## Requirement
Can you quote, word for word, the material from the line that contains "At what distance from the shooting" through the final line of the material, including both of those lines?

## Data provided
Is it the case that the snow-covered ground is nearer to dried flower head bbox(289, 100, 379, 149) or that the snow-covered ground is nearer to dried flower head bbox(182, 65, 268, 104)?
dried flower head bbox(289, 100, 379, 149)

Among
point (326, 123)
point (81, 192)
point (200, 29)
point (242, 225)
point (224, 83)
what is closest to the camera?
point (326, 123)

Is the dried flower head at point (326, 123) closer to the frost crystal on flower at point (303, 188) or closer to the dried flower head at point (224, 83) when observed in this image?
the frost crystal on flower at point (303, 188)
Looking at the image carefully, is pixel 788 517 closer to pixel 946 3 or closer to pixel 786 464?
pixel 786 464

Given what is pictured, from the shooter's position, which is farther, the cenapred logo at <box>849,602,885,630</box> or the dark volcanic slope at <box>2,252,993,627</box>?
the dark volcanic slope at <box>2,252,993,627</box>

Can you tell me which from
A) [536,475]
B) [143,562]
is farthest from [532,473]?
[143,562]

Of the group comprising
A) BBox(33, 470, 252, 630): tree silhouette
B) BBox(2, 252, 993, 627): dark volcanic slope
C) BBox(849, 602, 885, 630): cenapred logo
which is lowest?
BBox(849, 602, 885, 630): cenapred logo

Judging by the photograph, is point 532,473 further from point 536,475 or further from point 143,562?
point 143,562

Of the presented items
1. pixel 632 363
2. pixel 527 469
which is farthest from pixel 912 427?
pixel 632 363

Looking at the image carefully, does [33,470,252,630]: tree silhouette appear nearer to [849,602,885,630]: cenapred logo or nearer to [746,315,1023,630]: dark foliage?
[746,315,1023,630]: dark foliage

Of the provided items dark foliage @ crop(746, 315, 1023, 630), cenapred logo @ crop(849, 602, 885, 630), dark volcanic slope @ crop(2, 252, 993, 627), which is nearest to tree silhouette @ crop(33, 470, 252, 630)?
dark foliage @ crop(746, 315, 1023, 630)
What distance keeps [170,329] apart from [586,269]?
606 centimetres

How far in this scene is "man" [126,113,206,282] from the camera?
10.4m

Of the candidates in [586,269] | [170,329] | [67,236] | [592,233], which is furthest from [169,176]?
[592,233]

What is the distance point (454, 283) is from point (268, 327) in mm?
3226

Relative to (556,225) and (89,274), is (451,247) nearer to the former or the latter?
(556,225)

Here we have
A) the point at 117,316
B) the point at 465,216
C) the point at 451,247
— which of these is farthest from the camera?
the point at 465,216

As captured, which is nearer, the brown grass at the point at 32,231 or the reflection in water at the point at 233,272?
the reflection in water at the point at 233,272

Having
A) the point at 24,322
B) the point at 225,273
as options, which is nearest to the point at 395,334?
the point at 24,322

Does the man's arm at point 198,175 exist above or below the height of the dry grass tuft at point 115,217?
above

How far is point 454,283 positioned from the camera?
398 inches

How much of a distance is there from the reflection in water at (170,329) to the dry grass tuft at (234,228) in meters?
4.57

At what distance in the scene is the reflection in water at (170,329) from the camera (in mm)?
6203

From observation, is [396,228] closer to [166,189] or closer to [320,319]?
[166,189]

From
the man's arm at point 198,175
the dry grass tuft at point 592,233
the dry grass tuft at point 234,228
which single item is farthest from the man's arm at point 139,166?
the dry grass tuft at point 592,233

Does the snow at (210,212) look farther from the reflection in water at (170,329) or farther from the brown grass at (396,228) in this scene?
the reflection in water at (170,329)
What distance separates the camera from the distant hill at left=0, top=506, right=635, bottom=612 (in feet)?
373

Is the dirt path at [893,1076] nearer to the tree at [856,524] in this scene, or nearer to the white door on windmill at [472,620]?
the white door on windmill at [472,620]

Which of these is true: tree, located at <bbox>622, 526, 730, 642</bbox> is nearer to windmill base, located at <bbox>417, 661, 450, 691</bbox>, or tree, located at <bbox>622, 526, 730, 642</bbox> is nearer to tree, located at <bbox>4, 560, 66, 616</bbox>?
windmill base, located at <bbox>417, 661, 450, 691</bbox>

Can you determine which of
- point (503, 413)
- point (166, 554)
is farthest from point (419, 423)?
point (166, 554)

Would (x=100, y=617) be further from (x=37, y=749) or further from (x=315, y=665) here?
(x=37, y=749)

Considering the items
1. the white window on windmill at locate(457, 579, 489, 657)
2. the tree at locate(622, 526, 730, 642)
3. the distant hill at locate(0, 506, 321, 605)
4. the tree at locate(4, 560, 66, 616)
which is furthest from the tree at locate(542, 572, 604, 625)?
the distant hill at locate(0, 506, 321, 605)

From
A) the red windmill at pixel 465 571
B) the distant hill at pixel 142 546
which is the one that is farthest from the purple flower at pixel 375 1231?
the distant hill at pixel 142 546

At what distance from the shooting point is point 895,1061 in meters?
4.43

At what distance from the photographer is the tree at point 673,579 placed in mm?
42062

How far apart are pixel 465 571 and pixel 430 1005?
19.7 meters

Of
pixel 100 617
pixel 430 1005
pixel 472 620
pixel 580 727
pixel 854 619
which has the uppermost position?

## Output
At what distance from the shooting point is point 895,1061 in meters?
4.43

At what distance from the photographer is the tree at point 673,579 placed in mm?
42062

How far apart are pixel 465 571 and pixel 430 1005?
19.7 meters

Of
pixel 100 617
pixel 430 1005
pixel 472 620
pixel 580 727
pixel 854 619
which has the uppermost position?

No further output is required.